Does the current workaround to disable the init scripts manually suffice for now?
(In reply to Tim Wickberg from comment #2)
> I'm working on a completely revised approach to the slurm.spec file for
> future releases; but due to the complexity it won't be in the 17.02 release
> and will need to wait until 17.11 (although should be usable before then if
> Does the current workaround to disable the init scripts manually suffice for
I'm fine with the workaround for now, since I understand the problem and found a workaround. I've spoken to a couple of other Slurm sites, and they have independently discovered the same bug on CentOS 7 systems. I think this init scripts problem should be shared on the Slurm mailing list, since every site with Systemd based systems will be affected if they install the Slurm RPMs.
For the record the best workaround for Systemd systems is:
chkconfig --del slurm
rm -f /etc/init.d/slurm
This must be repeated every time Slurm is updated.

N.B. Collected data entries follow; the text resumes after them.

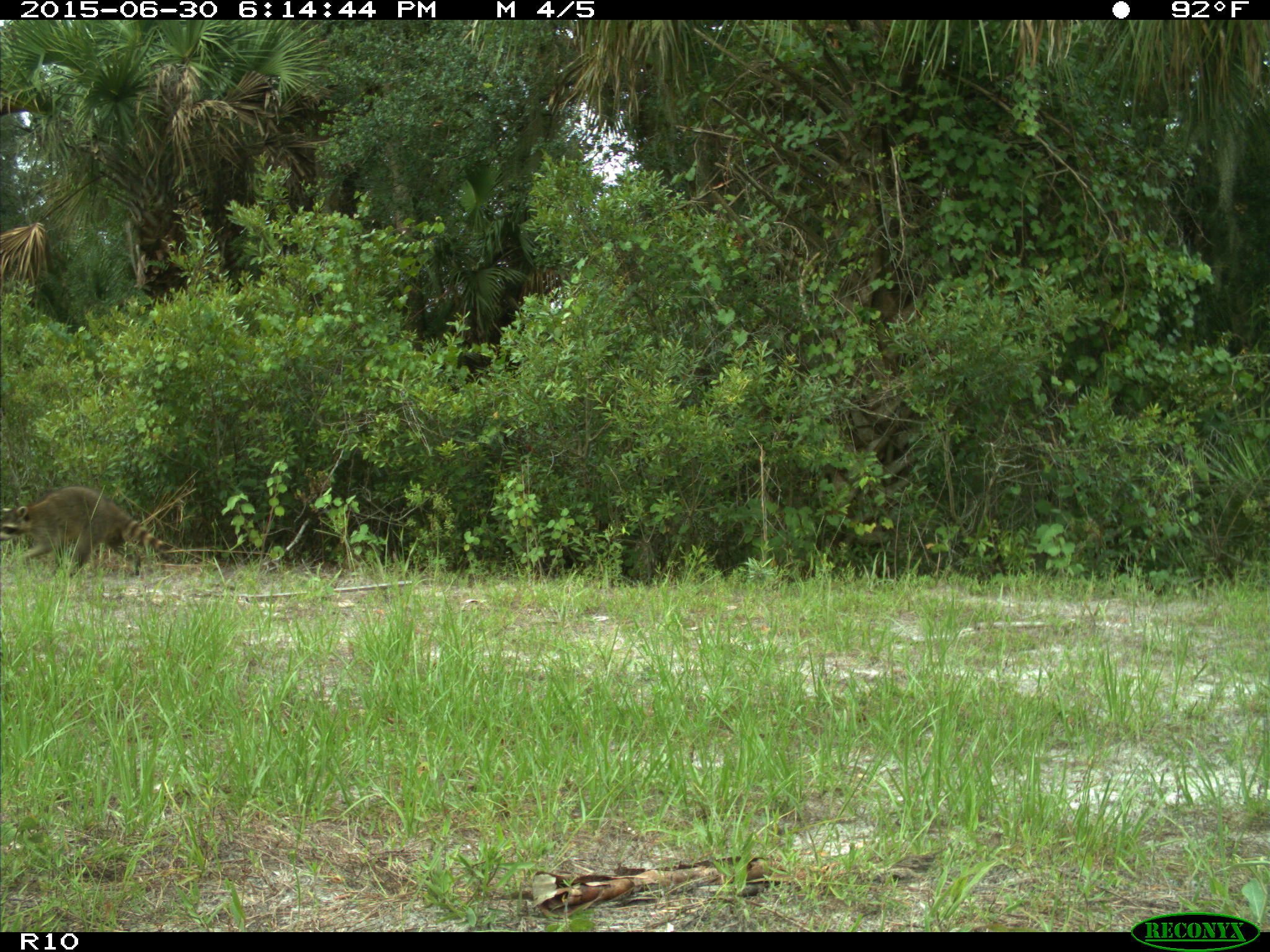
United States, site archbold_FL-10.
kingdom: Animalia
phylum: Chordata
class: Mammalia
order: Carnivora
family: Procyonidae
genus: Procyon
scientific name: Procyon lotor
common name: common raccoon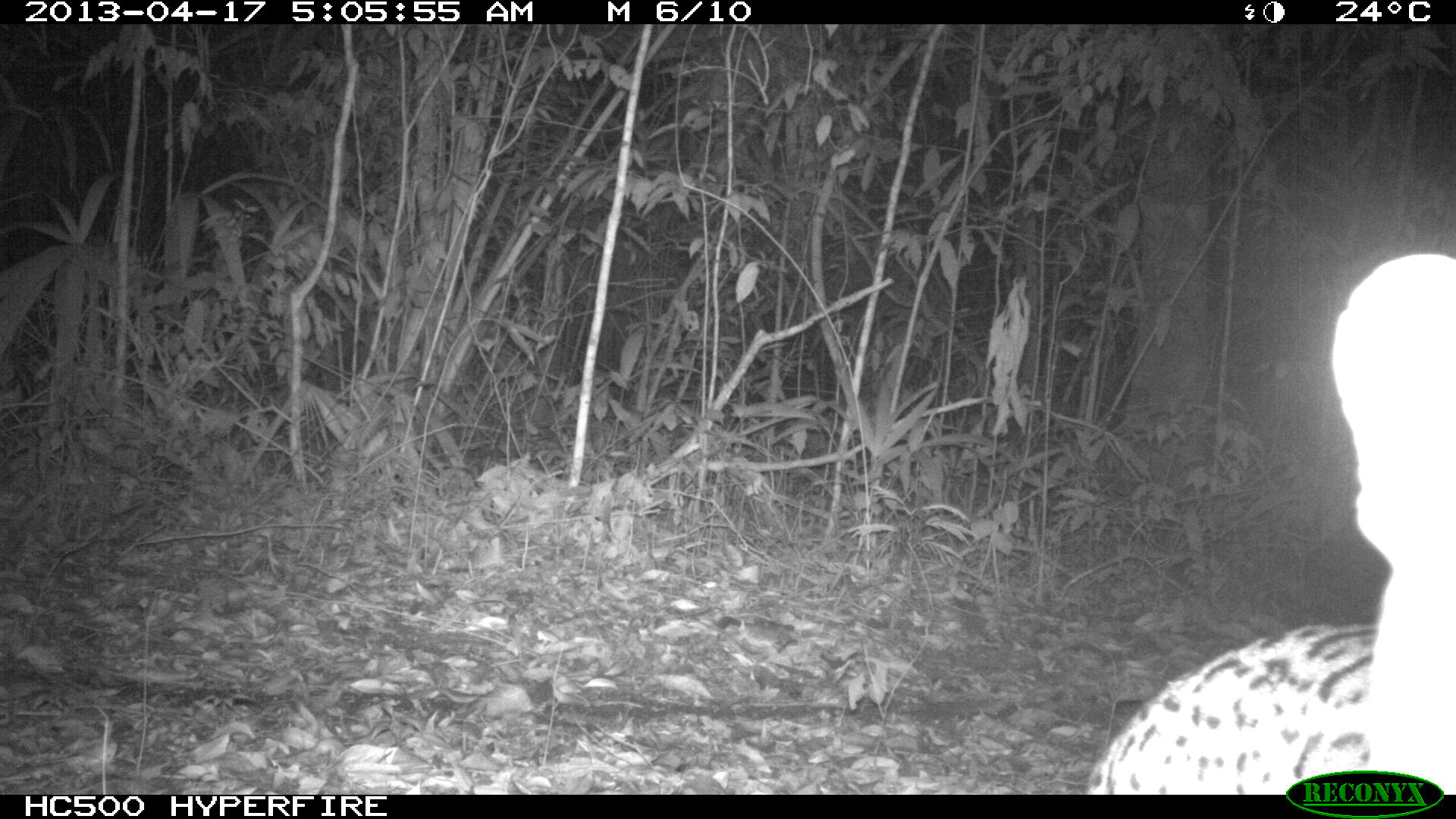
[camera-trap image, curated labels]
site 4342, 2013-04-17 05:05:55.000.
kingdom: Animalia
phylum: Chordata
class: Mammalia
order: Carnivora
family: Felidae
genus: Leopardus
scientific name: Leopardus pardalis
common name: ocelot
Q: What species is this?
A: Leopardus pardalis (ocelot).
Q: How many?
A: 1.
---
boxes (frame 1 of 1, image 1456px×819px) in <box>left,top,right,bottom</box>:
leopardus pardalis: <box>1087,250,1456,795</box>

We've not seen this bug, because we explicitly start using SystemD, but I'm happy to ensure that the SysV init file is not included in the RPMs I'm making available via COPR, in the meantime.
Tim - I'd be happy to help with the new .spec file. I'm a Fedora packager, and I know a couple of other people interested in improving it, too.
I've created an enhancement request as bug 3396 that discusses more aggressive changes to the slurm.spec file.
I'm looking into adjusting the existing spec file to install the init scripts OR the service files, but not both as is currently done. That I can have ready for 17.02.
*** Bug 3363 has been marked as a duplicate of this bug. ***
Commit faf9b41362a fixes the slurm.spec file to prevent installation of both the init scripts and systemd service files. This will be included in the 17.02.0 release.
Further work to overhaul our RPM packaging is discussed on bug 3396, and will need to wait until the 17.11 release (although could potentially be used to package 17.02 if desired).